● Exercise description
In the commit log below, what replaces the bucket allocator for the in-memory blocks?

Author: gstein
Date: Fri Jun 17 05:44:02 2011
New Revision: 1136777

URL: http://svn.apache.org/viewvc?rev=1136777&view=rev
Log:
Continued work on the pausing mechanic in the XML parser of ra_serf.

The in-memory blocks no longer use a bucket allocator, since that is
generally internal to serf's bucket types. Not a big deal, as we can just
use a simple linked-list of reusable blocks.

This adds code for writing content to the "pending" content, and begins
the code for injecting that content into the XML parser when ready.

The update editor now contains logic for pausing and un-pausing the parser
as certain conditions are met. It also makes the appropriate call to
process the pending content.

However: no logic is changed in the network reading portion, or the normal
parser injection. In essence, the "pause" state is ignored and the
"pending" content is never accumulated. Further development and testing is
needed. This revision is a continued preview of the direction, for
feedback and code review.

* subversion/libsvn_ra_serf/ra_serf.h:
  (svn_ra_serf__xml_parser_t): remove PAUSE_ALLOC. extend the
    documentation for the PAUSED flag, and how the surrounding system
    should interact with that, and the PENDING content.
  (svn_ra_serf__process_pending): new declaration

* subversion/libsvn_ra_serf/util.c:
  (struct pending_buffer_t): fix type of NEXT link
  (svn_ra_serf__pending_t): add AVAIL member for tracking free blocks of
    buffers for in-memory content
  (write_to_pending): when the network needs to save content (that cannot
    go into the XML parser), this function will be used to write it into
    the parser context's PENDING structure.

● Data excerpt
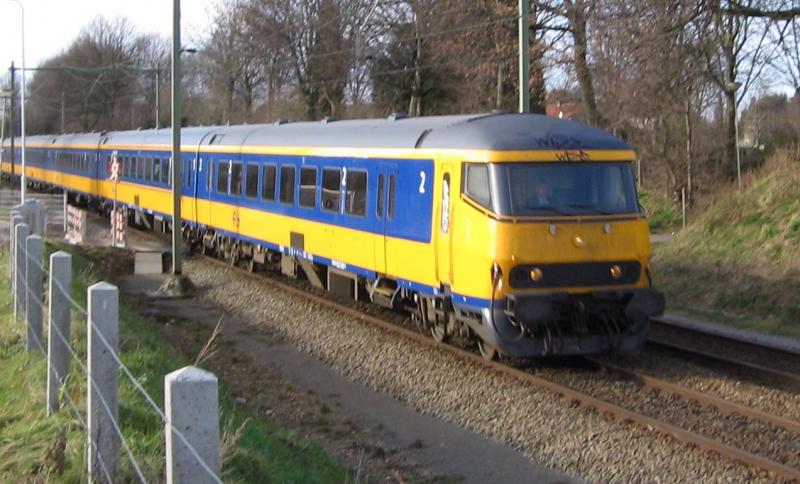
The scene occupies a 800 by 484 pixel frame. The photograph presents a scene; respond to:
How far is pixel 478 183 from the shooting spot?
11.4m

● Response to the exercise
A simple linked list of reusable blocks.